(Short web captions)
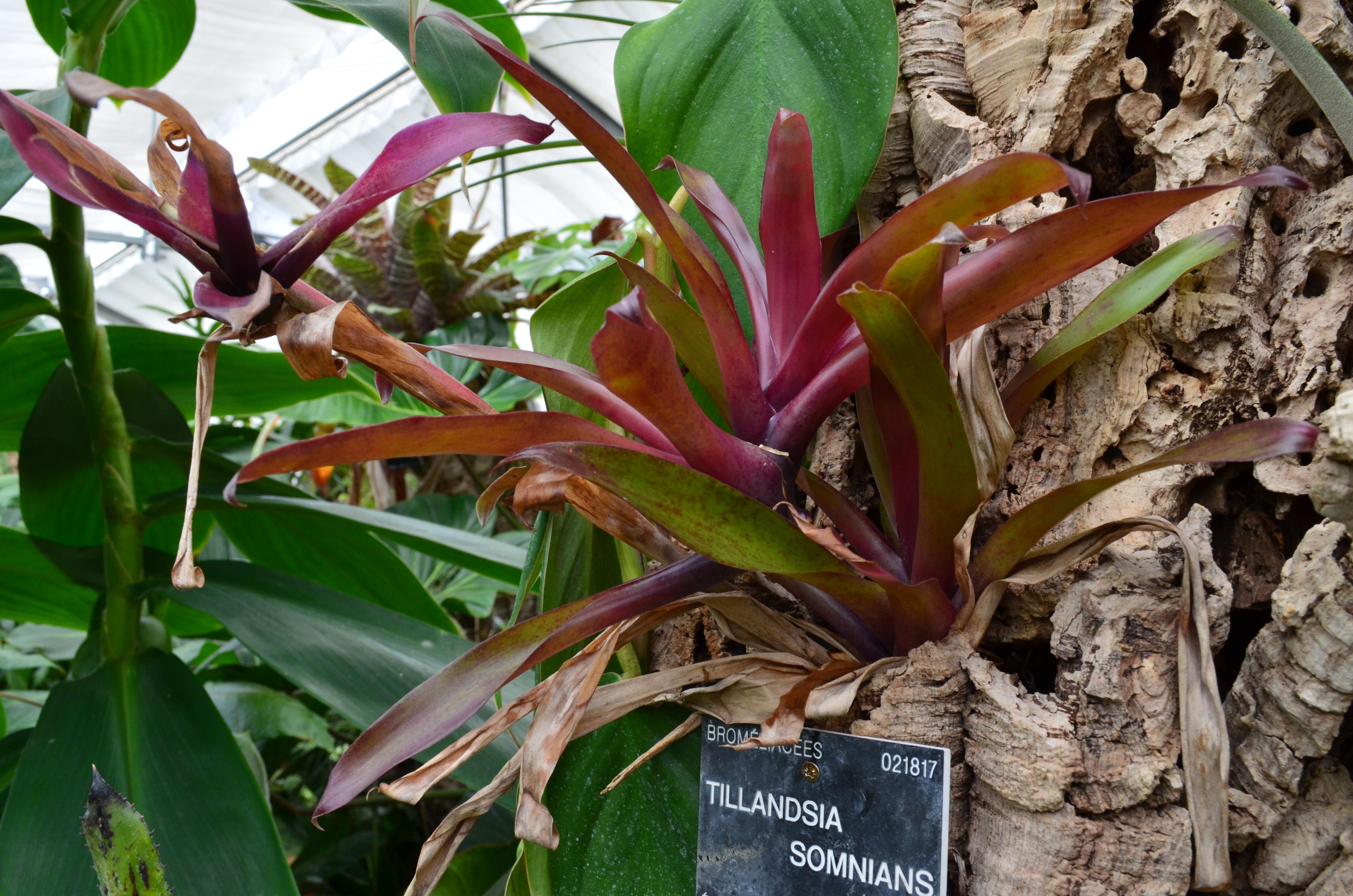 File tillandsia somnians jardin botanique du parc de la for Atelier du jardin d acclimatation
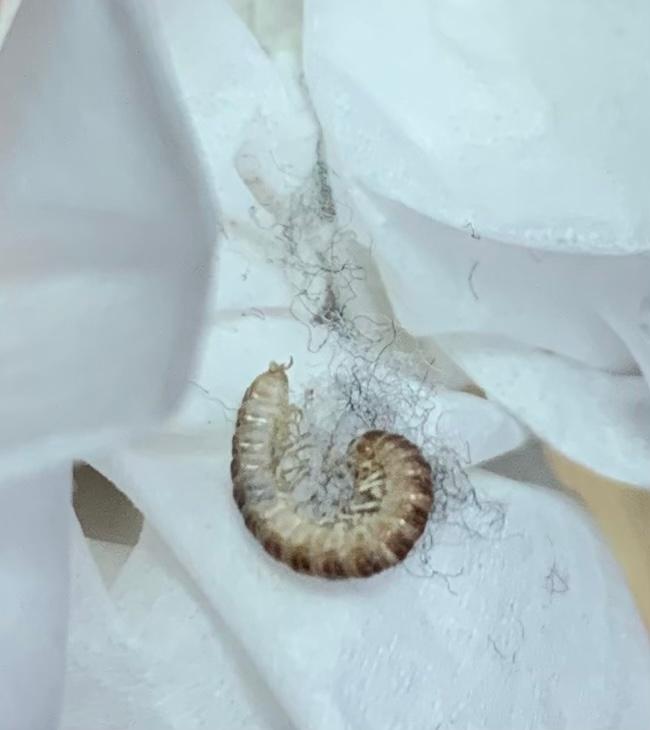 ※虫の画像あります。 年に1.2度、この虫が家の中で死んでいます。 家の中で繁殖するのかとだんだん怖くなってきてしまいました。 これがどんな虫なのか、分かる方教えていただけると幸いです。よろしくお願いします。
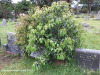 Malvern-Civil-Cemetery-Grave-Anna-Johanna-112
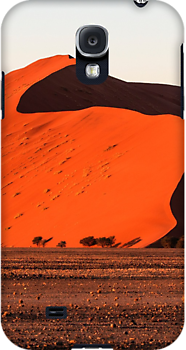 Dunes of Sossusvlei by Marylou Badeaux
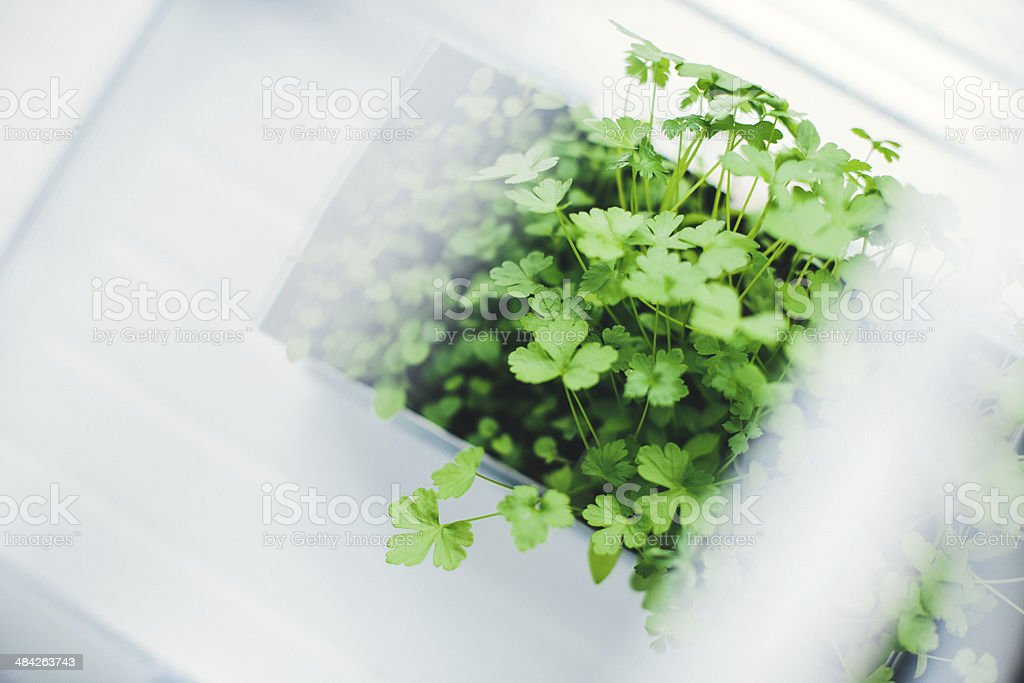 Parsley plant growing royalty-free stock photo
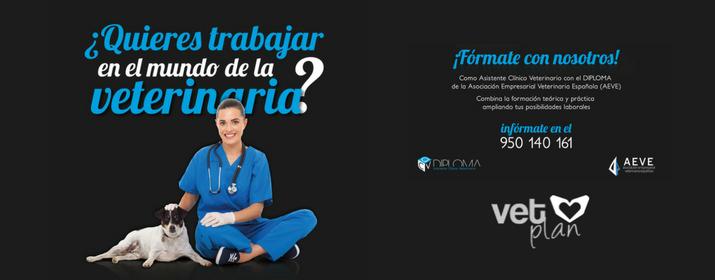 ¿Te gustaría formarte auxiliar veterinario? ¡Te contamos cómo!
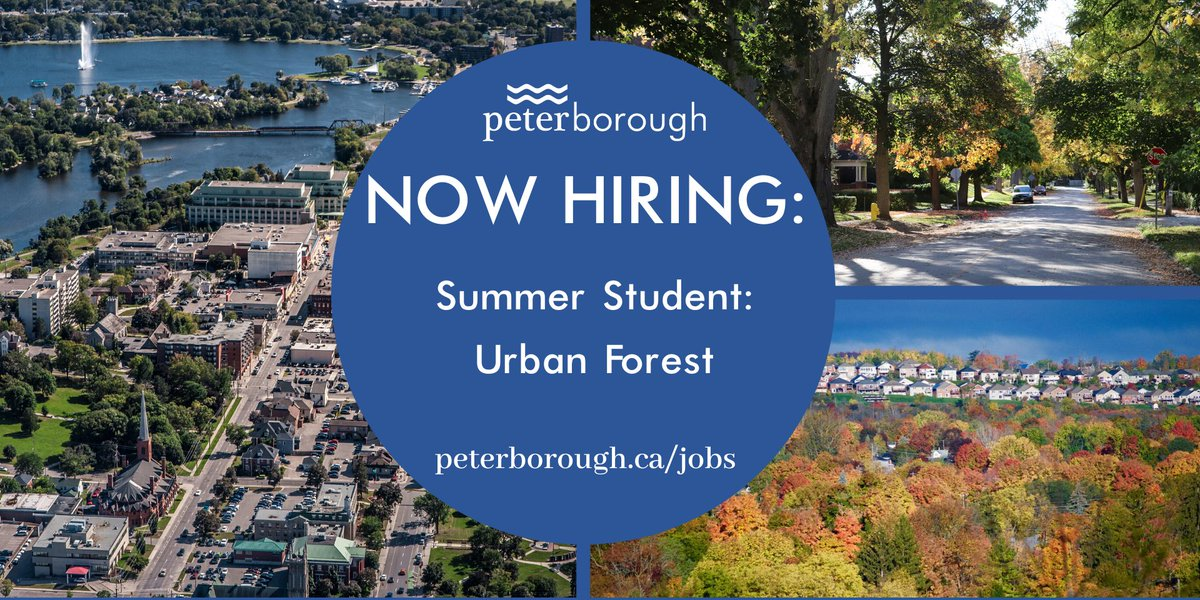 Forestry students, the city of Peterborough is looking to hire a Summer Student in Urban Forestry! You have until Friday, February 28, 2020, to apply!  https://t.co/iGR6AdeYwv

* [What to produce]
Transcribe the records above exactly, omitting every picture they contain.

* [The completed task]
 File tillandsia somnians jardin botanique du parc de la for Atelier du jardin d acclimatation
 ※虫の画像あります。 年に1.2度、この虫が家の中で死んでいます。 家の中で繁殖するのかとだんだん怖くなってきてしまいました。 これがどんな虫なのか、分かる方教えていただけると幸いです。よろしくお願いします。
 Malvern-Civil-Cemetery-Grave-Anna-Johanna-112
 Dunes of Sossusvlei by Marylou Badeaux
 Parsley plant growing royalty-free stock photo
 ¿Te gustaría formarte auxiliar veterinario? ¡Te contamos cómo!
 Forestry students, the city of Peterborough is looking to hire a Summer Student in Urban Forestry! You have until Friday, February 28, 2020, to apply!  https://t.co/iGR6AdeYwv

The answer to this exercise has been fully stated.